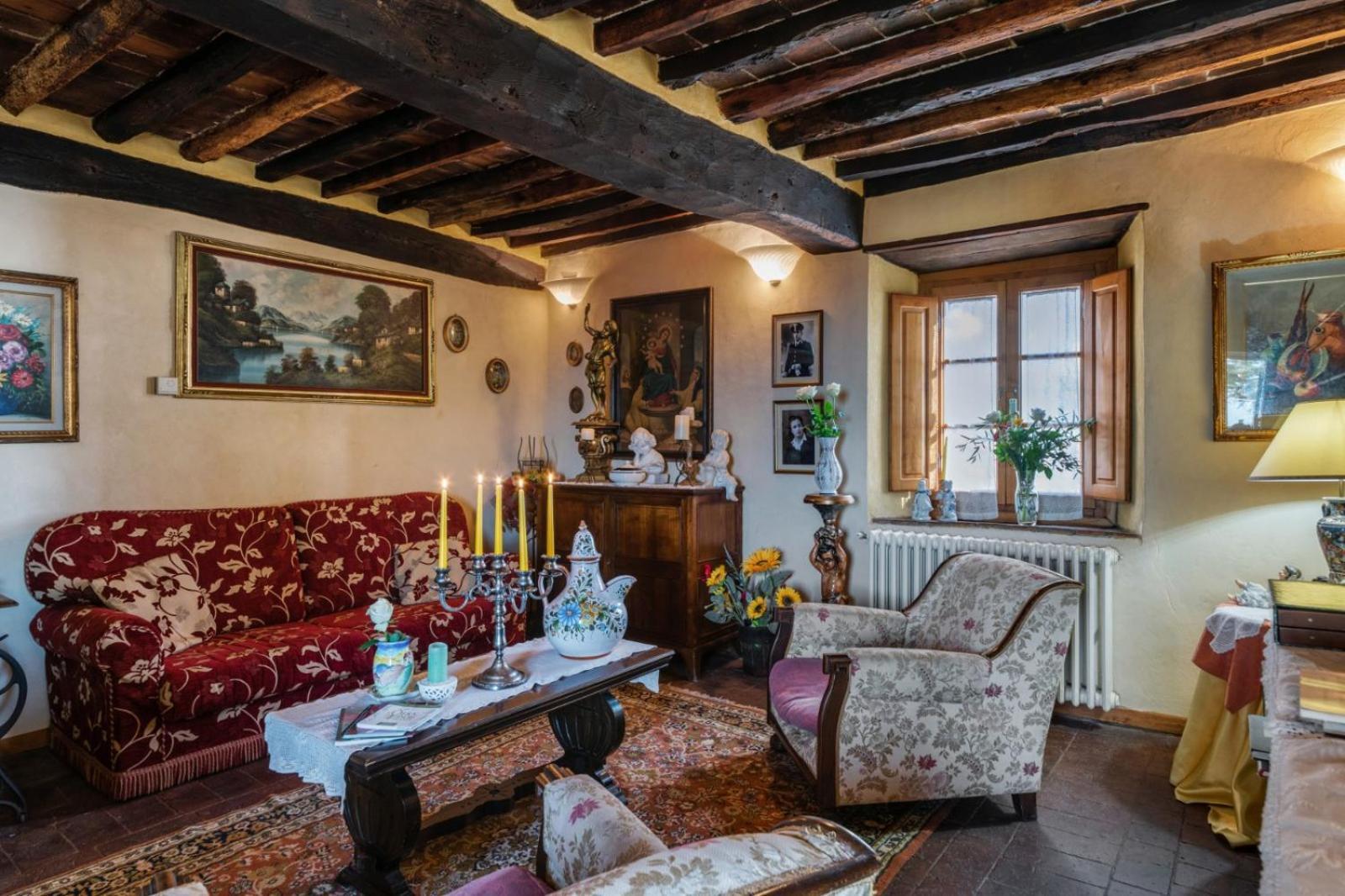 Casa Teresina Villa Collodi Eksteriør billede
...
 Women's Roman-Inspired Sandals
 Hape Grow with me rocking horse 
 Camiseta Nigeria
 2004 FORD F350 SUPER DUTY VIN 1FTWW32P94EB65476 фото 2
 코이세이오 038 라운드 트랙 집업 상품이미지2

Problem to work on: Output the lines from the one containing "Women's Roman-Inspired Sandals" through the one containing "코이세이오 038 라운드 트랙 집업 상품이미지2" as a numbered list, leaving out any blank lines.

Answer area:
1.  Women's Roman-Inspired Sandals
2.  Hape Grow with me rocking horse 
3.  Camiseta Nigeria
4.  2004 FORD F350 SUPER DUTY VIN 1FTWW32P94EB65476 фото 2
5.  코이세이오 038 라운드 트랙 집업 상품이미지2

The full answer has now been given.